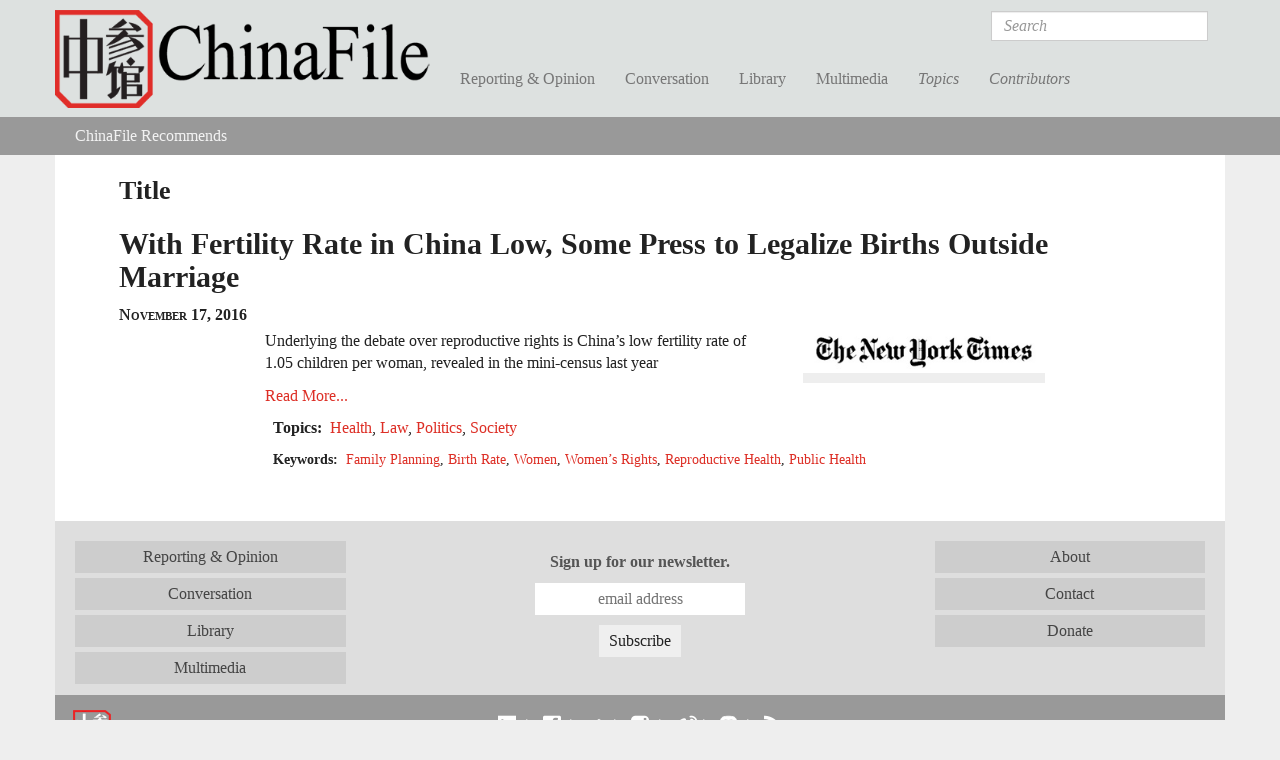

--- FILE ---
content_type: text/css
request_url: https://www.chinafile.com/sites/all/themes/cftwo/assets/stylesheets/editor.css?t6nuor
body_size: 103
content:
/* rich text editor styles */

#tinymce {
  max-width: 750px;
}

body.mceContentBody {
  font-family: "Le Monde Journal", Georgia, "Times New Roman", Times, serif;
  font-size: 16px;
  line-height: 1.42857143;
  color: #222222;
}

span.cf-hl-salmon {
  background-color: #F6CBC9;
}
span.cf-hl-purple {
  background-color: #CBC9F6;
}
span.cf-hl-green {
  background-color: #C9F6CB;
}

--- FILE ---
content_type: application/javascript
request_url: https://www.chinafile.com/sites/all/themes/cftwo/assets/javascripts/mobile-classes.js?t6nuor
body_size: 157
content:
/**
 * @file
 * Add responsive body classes via JS for menu.
 */
(function ($) {

  // Add width value when page loads.
  $(document).ready(function() {
    responsive_resize();
  });

  // Change width value on user resize, after DOM
  $(window).resize(function(){
    responsive_resize();
  });

  // Add and remove body classes as needed.
  function responsive_resize(){
    var current_width = $(window).width();

    if (current_width < 738) {
      $('body').addClass("no-dropdown").removeClass("has-dropdown");
    }
    else {
      $('body').addClass("has-dropdown").removeClass("no-dropdown");
    }
  }

})(jQuery);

# INSTRUCTIONS TO FOLLOW
Once the pictures are removed, copy the listing exactly.

# WRITTEN RESPONSE
--- FILE ---
content_type: text/css
request_url: https://www.chinafile.com/sites/all/themes/cftwo/assets/stylesheets/editor.css?t6nuor
body_size: 103
content:
/* rich text editor styles */

#tinymce {
  max-width: 750px;
}

body.mceContentBody {
  font-family: "Le Monde Journal", Georgia, "Times New Roman", Times, serif;
  font-size: 16px;
  line-height: 1.42857143;
  color: #222222;
}

span.cf-hl-salmon {
  background-color: #F6CBC9;
}
span.cf-hl-purple {
  background-color: #CBC9F6;
}
span.cf-hl-green {
  background-color: #C9F6CB;
}

--- FILE ---
content_type: application/javascript
request_url: https://www.chinafile.com/sites/all/themes/cftwo/assets/javascripts/mobile-classes.js?t6nuor
body_size: 157
content:
/**
 * @file
 * Add responsive body classes via JS for menu.
 */
(function ($) {

  // Add width value when page loads.
  $(document).ready(function() {
    responsive_resize();
  });

  // Change width value on user resize, after DOM
  $(window).resize(function(){
    responsive_resize();
  });

  // Add and remove body classes as needed.
  function responsive_resize(){
    var current_width = $(window).width();

    if (current_width < 738) {
      $('body').addClass("no-dropdown").removeClass("has-dropdown");
    }
    else {
      $('body').addClass("has-dropdown").removeClass("no-dropdown");
    }
  }

})(jQuery);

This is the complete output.